British oil and gas giant, BP plc, has reported that its profits reached $8.45 billion between the April and June quarter of this year, more than three times the amount it logged-in for the same quarter last year.

According to reports, this is the second highest profit the company has reported for the second quarter in its history.

With household energy bills across the UK set to hit $4380 this winter, and the enormous profits have prompted numerous calls to the British government to further tax firms and assist families with the skyrocketing bills.

The founder of Ecotricity, Dale Vince, stated that BP was holding significant amounts of money, coming from the country’s hard-pressed bill-payers' pockets. Further adding that tax should be levied on the profits of gas and oil companies. 

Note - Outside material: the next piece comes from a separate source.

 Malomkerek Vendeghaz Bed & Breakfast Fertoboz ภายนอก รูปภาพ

In fact, prominent campaign groups like Friends of the Earth and Greenpeace, along with Liberal and Labour Democrats, have also demanded a higher windfall tax on the profits of gas and oil firms. 

While the UK government has introduced measures like a $488 discount on energy bills to help consumers deal with soaring bills. It was only last May, following immense political pressure, that it announced that oil and gas firms would be required to pay an additional 25% on the profits they make in the country.

The tax supposedly applies from May 26 and only accounts for approximately a tenth of the total oil and gas production for BP.

According to Dr Craig Lowrey, principal consultant, Cornwall Insight, by looking at the current situation, it seems that higher energy bills may end up being a long-term household problem, and government initiatives would not be of much help.

BP has stated that its bumper profits are due to oil trading and high refining margins, which would be beneficial to the shareholders of the firm, as it plans to pay them $ 4.4 billion within the next three months. BP also plans to buy back its shares using this profit.

On Tuesday, the BP Chief Executive, Bernard Looney, stated that BP is investing $21.93 billion in the UK through this decade, thus ‘backing Britain’. Although the company has suffered substantially after ditching a stake of almost 20% in Rosneft, the Russian oil producer, it has already progressed a lot since and is capable of effectively dealing with the damage.